E=mc2
われわれの目の前に広がっている複雑極まりない世界。その世界を内包する深遠なる宇宙。
「混沌」と表現すべきこれらの存在が、秩序の権化のような数学によって説明され、且つ予測されてしまうということには驚かされる。
アインシュタインは特殊相対性理論において、物質が動くと、動かしたエネルギーの一部が質量に変化する、すなわちエネルギーと質量は等価であるとした。
その関係を数式にすると
E(エネルギー)=m(質量)×c^2(光速度の2乗)となる。
等価であるということはつまり、質量が消えればそこにはエネルギーが生まれ、エネルギーが消えればそこには質量が発生するということだ。

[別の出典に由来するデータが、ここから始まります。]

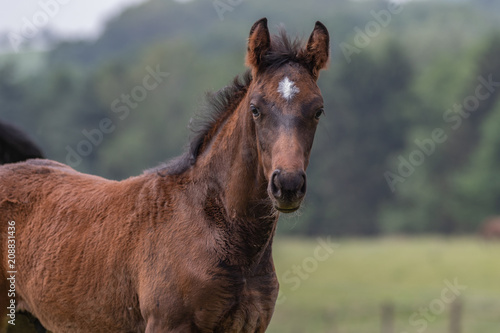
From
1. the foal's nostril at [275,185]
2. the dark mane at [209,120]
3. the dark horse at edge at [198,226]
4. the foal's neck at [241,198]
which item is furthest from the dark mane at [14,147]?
the foal's nostril at [275,185]

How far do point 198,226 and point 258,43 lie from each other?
1371 millimetres

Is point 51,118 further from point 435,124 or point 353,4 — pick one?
point 353,4

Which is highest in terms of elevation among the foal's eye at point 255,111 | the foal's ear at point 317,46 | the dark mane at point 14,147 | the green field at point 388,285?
the green field at point 388,285

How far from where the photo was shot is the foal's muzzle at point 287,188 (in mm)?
4090

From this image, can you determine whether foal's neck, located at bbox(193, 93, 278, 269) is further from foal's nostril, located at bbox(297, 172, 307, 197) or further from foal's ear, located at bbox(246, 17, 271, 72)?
foal's nostril, located at bbox(297, 172, 307, 197)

われわれのいる宇宙は、エネルギーが質量へ転換されることで「無」から生まれ出たのだ。
特殊相対性理論では、動く物質の質量が増加するのは、加速エネルギーが質量に変化するから、としている。
アインシュタインの時代、このことを実験にて証明する手段はなかったが、現在では加速器を使って確認することが出来る。
大型ハドロン衝突型加速器
質量とエネルギーは等価であり、加速エネルギーは質量に変わる。
それを明瞭な形で判らせてくれるのが以前記事に書いた大型ハドロン衝突型加速器である。
この加速器で陽子の速度を上げてゆき、ほとんど光速度に至った段階では、質量は10倍にも増えてしまっていることが確認された。

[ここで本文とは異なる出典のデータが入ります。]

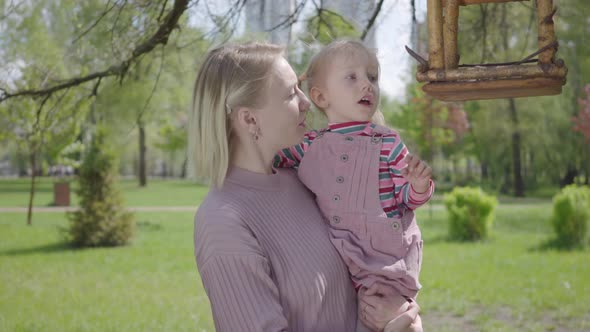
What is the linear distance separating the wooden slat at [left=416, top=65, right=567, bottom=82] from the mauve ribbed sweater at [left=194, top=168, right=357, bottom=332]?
619 mm

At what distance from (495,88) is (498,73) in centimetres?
6

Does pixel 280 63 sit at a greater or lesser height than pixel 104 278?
greater

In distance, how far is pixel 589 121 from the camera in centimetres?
1401

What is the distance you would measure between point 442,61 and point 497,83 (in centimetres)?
16

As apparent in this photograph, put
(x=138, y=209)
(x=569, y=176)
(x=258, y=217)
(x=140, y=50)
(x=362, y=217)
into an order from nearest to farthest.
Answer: (x=258, y=217)
(x=362, y=217)
(x=140, y=50)
(x=138, y=209)
(x=569, y=176)

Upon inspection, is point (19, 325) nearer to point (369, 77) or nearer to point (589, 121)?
point (369, 77)

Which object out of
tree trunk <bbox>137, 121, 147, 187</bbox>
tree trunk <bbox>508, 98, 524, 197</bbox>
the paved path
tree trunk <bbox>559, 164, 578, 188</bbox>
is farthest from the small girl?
tree trunk <bbox>137, 121, 147, 187</bbox>

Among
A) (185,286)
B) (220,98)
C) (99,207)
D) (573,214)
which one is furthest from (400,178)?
(99,207)

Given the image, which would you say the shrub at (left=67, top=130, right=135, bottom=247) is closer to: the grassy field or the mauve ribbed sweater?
the grassy field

物質の速度が光速度の一歩手前までになると、それ以上速度は上がらなくなる。
加速エネルギーの全てが質量に変化してしまうからだ。
この加速器で質量のない光子同士を衝突させても、やはり物質粒子が誕生する。
核分裂も同様で、ウランの原子核に中性子をぶつけると核が分裂して他の物質に変わる。
その時にエネルギーが放出されるのだ。
原子爆弾
科学の進歩の不幸な帰結と言える原子爆弾も、理屈は同じで、積載されたウランのほんの一部がエネルギーに変換されるだけで、街がひとつ消し飛んでしまうほどの破壊をもたらす。
広島に投下された原爆の場合、積まれていたウラン235のたった1%程度、約800グラムだけがエネルギー化したと言われているが、そんな少量でもあの惨状だ。
ウランの中で核分裂を起こすのは、他の同位体ではありえずウラン235のみだが、天然に存在するその濃度は0.72%と核分裂反応を起こすには不十分である。
核爆発に必要な濃度は20%~90%。であるから、遠心分離機を使って濃縮を繰り返し、高濃度の爆弾原料に仕上げるわけだ。
アインシュタインなかりせば
古代から光は不思議な存在であったが、19世紀までは、「まあ、たぶん他の物質と同じに扱っても差し支えないけど、触らぬ神に祟りなし。」で、なんとか誤魔化してきたのだが、観測機器などの発達で、見て見ぬふりを続けることができなくなった。
「光」はアインシュタインにとって生涯の研究課題であった。
現在も、何人もの科学者、物理学者がアインシュタインの数式を元にして宇宙の謎を解き明かすべく、最新の理論を構築しようとしている。
原子爆弾は、負の成果物とハッキリ言えるが、アインシュタインの理論は、時を経てその正しさが証明され続けているのだ。